*Deine Aufgabe A:*
Filtere aus den Zeilen weiter unten jede heraus, in der das Wort „ocean“ vorkommt, und schreib sie unverändert ab. Achte dabei auf Groß- und Kleinschreibung.

==== Dokument ====

# Sendmail Dynamische Ip



## SaTaN (19. September 2003)

Hallo liebes Linux - Forum,

Ich habe ein RedHat 8.0 was super läuft und eigentlich dürfte ich mich
nicht beklagen, denn mit Windows - Server hatte ich viel mehr Probleme.

Der Server ist an einer DSL -T-Online Leitung angeschlossen.
Also erhalte ich immer eine andere IP nach Zwangstrennung.

Das Problem taugt auch nur auf wenn ich an bestimmte E-Mails versende.

Beispiel :

Wenn einer über mein Kontaktformular in PHP mir eine Nachricht
senden möchte, soll der User auch eine Kopie erhalten.
Was auch funktioniet, nur das bei einigen E-Mails ich eine Fehlermeldung bekomme und die E-Mail nicht gesendet wird.

*
z. B. :
Reporting-MTA: dns; <hier steht meine domain drin>
Arrival-Date: Sun, 14 Sep 2003 13:11:40 +0200

Final-Recipient: RFC822; absender@t-online.de
Action: failed
Status: 4.4.7
Remote-MTA: DNS; mailin06.sul.t-online.de
Last-Attempt-Date: Fri, 19 Sep 2003 14:09:37 +0200
*
oder z.B.

====

*Deine Aufgabe B:*
Welche Feldnamen stehen in der Fehlermeldung, die im Forumsbeitrag zitiert wird? Zähl alle auf.

==== Bereitgestellte Daten ====

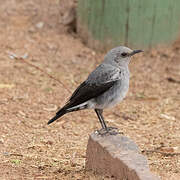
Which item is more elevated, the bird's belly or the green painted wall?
the bird's belly

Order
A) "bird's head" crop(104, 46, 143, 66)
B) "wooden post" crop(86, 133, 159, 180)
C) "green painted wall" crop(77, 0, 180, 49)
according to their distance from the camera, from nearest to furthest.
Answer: "wooden post" crop(86, 133, 159, 180) → "bird's head" crop(104, 46, 143, 66) → "green painted wall" crop(77, 0, 180, 49)

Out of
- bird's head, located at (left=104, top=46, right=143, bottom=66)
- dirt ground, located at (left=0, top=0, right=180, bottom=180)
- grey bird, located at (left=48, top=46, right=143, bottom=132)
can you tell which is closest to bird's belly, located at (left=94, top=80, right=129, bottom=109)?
grey bird, located at (left=48, top=46, right=143, bottom=132)

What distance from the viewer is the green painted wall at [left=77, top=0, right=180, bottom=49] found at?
321 inches

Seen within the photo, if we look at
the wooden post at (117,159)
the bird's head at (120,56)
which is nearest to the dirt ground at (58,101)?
the wooden post at (117,159)

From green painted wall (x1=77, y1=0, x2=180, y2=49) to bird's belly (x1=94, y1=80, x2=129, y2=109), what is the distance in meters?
3.45

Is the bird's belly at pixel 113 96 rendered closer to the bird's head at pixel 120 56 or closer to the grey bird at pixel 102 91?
the grey bird at pixel 102 91

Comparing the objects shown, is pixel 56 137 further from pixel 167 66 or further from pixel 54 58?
pixel 167 66

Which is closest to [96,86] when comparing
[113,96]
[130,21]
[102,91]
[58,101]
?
[102,91]

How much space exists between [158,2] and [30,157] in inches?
165

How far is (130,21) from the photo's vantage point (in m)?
8.23

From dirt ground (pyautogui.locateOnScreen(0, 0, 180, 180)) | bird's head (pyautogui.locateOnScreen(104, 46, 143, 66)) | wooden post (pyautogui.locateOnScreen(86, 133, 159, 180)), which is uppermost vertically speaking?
bird's head (pyautogui.locateOnScreen(104, 46, 143, 66))

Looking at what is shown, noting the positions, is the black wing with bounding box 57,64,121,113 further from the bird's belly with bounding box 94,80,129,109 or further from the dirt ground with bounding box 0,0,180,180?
the dirt ground with bounding box 0,0,180,180

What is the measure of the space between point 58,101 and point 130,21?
221 centimetres

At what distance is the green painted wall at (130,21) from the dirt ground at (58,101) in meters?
0.28
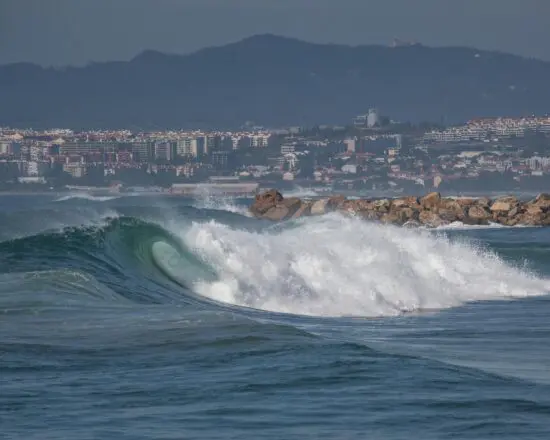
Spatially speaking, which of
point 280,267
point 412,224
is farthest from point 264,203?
point 280,267

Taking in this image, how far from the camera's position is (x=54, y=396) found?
37.3 feet

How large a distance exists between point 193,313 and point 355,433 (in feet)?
18.5

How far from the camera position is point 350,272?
78.0ft

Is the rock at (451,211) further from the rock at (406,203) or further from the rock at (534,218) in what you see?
the rock at (534,218)

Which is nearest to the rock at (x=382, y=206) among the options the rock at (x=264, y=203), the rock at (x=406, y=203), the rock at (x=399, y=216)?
the rock at (x=406, y=203)

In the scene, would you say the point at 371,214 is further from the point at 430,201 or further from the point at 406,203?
the point at 430,201

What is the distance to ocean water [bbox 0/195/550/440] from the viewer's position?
10.8 meters

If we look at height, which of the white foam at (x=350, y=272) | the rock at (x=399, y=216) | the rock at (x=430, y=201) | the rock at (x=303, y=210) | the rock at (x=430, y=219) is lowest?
the rock at (x=303, y=210)

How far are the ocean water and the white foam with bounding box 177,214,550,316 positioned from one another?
0.17 feet

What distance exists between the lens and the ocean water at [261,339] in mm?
10797

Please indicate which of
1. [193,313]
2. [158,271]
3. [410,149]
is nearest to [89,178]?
[410,149]

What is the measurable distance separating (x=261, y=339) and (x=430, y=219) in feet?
144

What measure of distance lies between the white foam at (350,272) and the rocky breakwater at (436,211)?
26556 mm

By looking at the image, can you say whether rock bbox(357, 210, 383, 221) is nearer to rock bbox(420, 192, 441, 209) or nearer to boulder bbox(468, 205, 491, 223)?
rock bbox(420, 192, 441, 209)
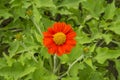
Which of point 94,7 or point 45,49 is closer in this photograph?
point 45,49

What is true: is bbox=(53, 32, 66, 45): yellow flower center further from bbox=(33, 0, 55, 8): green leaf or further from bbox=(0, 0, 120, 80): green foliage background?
bbox=(33, 0, 55, 8): green leaf

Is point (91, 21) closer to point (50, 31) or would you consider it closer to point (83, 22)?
point (83, 22)

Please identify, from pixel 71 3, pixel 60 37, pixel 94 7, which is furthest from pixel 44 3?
pixel 60 37

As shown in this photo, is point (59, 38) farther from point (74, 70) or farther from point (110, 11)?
point (110, 11)

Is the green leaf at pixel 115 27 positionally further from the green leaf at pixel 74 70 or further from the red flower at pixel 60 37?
the red flower at pixel 60 37

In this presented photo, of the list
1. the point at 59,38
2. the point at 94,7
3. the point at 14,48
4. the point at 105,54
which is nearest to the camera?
the point at 59,38
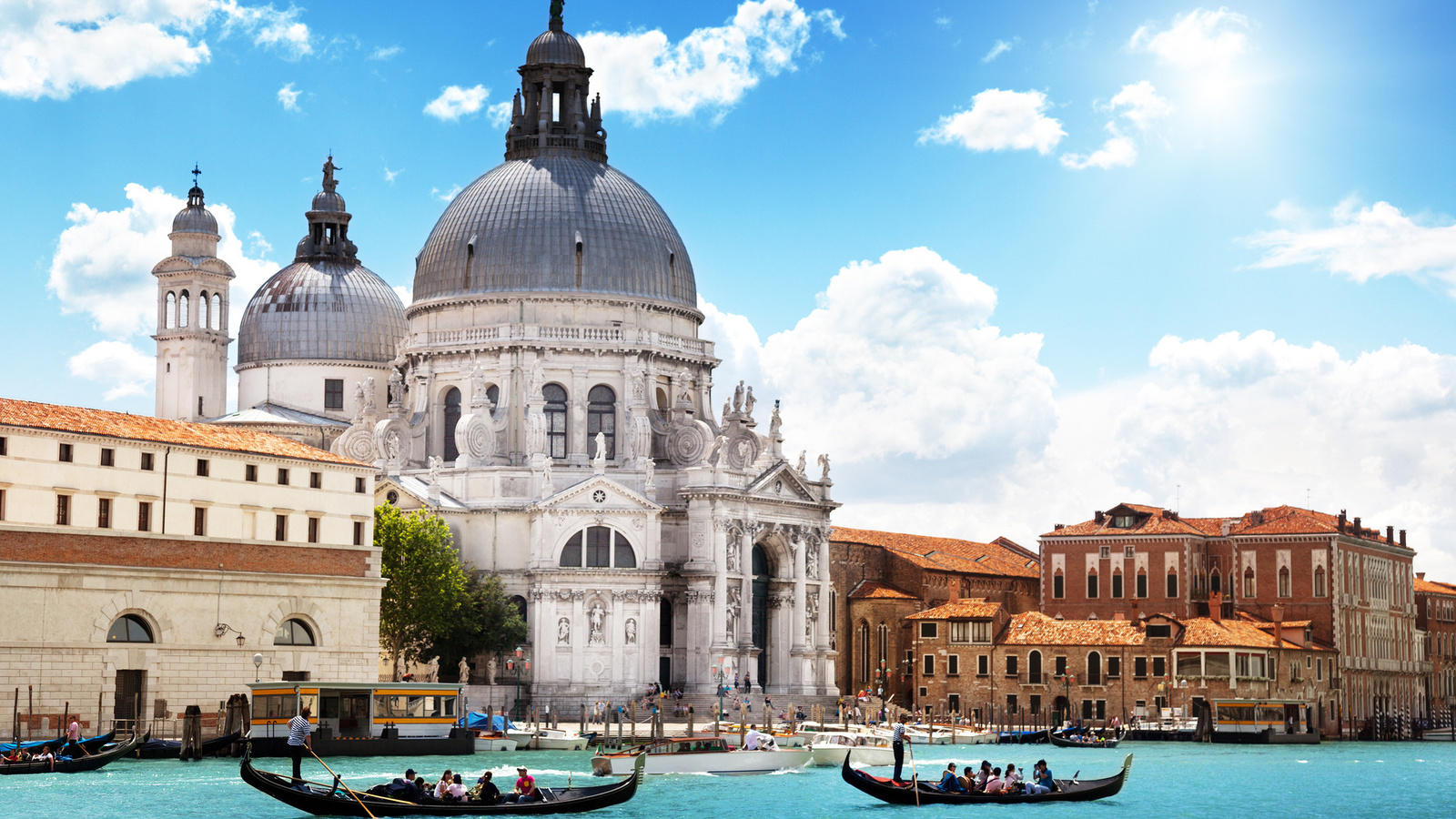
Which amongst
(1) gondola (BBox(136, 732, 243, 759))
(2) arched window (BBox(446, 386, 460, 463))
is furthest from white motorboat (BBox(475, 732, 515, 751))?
(2) arched window (BBox(446, 386, 460, 463))

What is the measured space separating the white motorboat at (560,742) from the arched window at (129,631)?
12351 millimetres

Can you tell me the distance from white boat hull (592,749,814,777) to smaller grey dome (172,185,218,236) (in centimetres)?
4414

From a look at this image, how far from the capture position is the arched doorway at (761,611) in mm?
80688

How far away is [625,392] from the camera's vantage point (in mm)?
80750

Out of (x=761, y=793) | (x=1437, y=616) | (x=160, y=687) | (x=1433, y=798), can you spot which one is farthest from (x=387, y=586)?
(x=1437, y=616)

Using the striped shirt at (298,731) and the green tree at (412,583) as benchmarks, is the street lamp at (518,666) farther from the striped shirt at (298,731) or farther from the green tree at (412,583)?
the striped shirt at (298,731)

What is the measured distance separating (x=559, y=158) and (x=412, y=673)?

====

*Antwort A:*
What is the distance to ocean water [bbox 0/195/550/440] from the viewer's position?
How far are the ocean water and the white foam with bounding box 177,214,550,316 positioned from one another?
What distance exists between the lens and the ocean water at [261,339] in mm?

*Antwort B:*
Reporting-MTA
Arrival-Date
Final-Recipient
Action
Status
Remote-MTA
Last-Attempt-Date